The practical outcome is that engineering teams inherit fewer security issues from the base layers they consume. Instead of spending time triaging vulnerabilities that originated upstream, they can focus their attention on the code and dependencies they directly control.
This approach does not replace runtime visibility, detection platforms, or vulnerability management programs. It complements them. Detection tools remain essential for understanding what is running across an environment. What Integrate Left adds is software supply chain context: where an artifact came from, how it was built, what controls were applied during its creation, and whether its provenance can be independently verified.
Detection tells you what you are running. Software supply chain integrity helps establish whether it should have been trusted in the first place.
The Organizational Implication
The challenge is not only technical. It is organizational.
For years, security teams have been asked to reduce risk while engineering teams have been asked to increase delivery speed. Both goals are reasonable. The friction appears when vulnerabilities originate in parts of the software supply chain that neither team directly controls.
Shift Left improved visibility into those issues. It helped organizations discover problems earlier. But discovering a problem and owning its root cause are not the same thing.
A developer can be held accountable for a vulnerability in an upstream base image. A DevOps team can be asked to remediate it. Neither necessarily controls where it originated.
That disconnect creates operational friction. Teams spend time triaging, documenting, suppressing, and debating vulnerabilities that were inherited rather than introduced.
Integrate Left approaches the problem differently. By improving the security posture of software supply chain components before they enter the development and deployment process, organizations reduce the amount of inherited risk that downstream teams are expected to manage.

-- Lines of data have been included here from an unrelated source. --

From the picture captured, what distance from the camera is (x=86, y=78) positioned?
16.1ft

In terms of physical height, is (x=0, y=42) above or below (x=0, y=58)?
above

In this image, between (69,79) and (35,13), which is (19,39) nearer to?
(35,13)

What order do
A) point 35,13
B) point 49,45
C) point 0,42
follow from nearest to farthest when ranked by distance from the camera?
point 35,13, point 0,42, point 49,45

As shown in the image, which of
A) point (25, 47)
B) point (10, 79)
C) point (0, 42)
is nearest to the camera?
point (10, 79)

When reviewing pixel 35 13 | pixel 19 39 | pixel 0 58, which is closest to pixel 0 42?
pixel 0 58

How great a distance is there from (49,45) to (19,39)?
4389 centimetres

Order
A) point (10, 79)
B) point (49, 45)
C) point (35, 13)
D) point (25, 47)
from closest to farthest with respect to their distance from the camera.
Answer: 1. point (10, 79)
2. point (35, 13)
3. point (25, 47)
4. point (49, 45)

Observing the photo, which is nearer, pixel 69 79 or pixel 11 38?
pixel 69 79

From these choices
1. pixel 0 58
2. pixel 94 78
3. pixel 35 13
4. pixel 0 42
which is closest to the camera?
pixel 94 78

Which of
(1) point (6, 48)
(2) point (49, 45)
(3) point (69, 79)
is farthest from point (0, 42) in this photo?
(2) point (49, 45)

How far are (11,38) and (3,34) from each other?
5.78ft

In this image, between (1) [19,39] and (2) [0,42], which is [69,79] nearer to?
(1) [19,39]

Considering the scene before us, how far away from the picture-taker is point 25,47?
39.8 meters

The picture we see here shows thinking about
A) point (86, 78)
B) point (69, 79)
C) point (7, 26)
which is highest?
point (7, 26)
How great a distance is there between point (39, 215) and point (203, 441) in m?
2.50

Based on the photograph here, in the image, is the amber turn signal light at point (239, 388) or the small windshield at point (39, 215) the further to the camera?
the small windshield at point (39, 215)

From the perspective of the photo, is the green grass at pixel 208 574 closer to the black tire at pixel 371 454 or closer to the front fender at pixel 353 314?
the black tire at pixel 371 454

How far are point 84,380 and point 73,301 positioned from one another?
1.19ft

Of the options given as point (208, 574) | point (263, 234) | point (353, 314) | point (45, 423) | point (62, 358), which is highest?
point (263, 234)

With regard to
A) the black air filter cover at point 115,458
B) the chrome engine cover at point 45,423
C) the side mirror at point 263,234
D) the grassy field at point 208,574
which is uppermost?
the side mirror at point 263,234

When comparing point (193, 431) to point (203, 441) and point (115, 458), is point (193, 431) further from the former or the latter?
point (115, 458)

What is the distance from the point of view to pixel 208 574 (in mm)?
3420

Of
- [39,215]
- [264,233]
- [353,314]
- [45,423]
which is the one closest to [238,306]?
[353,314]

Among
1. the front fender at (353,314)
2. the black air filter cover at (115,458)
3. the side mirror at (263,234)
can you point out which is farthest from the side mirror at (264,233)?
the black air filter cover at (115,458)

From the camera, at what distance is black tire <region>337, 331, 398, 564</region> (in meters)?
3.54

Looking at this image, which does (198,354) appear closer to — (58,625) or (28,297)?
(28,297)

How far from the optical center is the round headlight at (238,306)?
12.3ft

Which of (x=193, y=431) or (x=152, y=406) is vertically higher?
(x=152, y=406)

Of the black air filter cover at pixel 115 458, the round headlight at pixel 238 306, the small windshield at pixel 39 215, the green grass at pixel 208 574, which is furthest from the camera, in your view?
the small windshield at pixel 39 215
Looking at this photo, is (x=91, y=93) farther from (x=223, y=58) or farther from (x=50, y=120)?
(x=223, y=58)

The result is not the elimination of organizational tension. Security and engineering will always have different priorities. The goal is something more practical: reducing the number of issues that neither team can meaningfully influence, while increasing confidence in the components both teams rely on.
This is not a new organizational chart. It is a different starting point. When software artifacts arrive with stronger integrity, provenance, and security controls already in place, teams can spend less time debating inherited problems and more time focusing on the work they actually own.
An Invitation
The industry will not solve software supply chain risk by scanning more, scanning faster, or scanning earlier alone. Those capabilities remain essential, and the vendors delivering them continue to provide real value. But they are a ceiling, not a floor.
Reducing risk at scale requires more than identifying vulnerabilities after they have entered the development process. It requires improving the security posture of the software components entering that process in the first place.
Shift Left was built on an important insight: security should be part of software delivery, not an afterthought. That insight remains as relevant today as it was when the movement began.
But visibility is not the same as control.
Making developers and DevOps teams responsible for inherited vulnerabilities does not necessarily move organizations closer to the source of the problem, particularly when those vulnerabilities originate upstream in the software supply chain.
That is the idea behind Integrate Left.
Not moving security checks earlier.
Integrating security into the materials, artifacts, and software supply chain components that software teams depend on every day.
Because the most effective security decision is often the one that has already been made before the first build starts.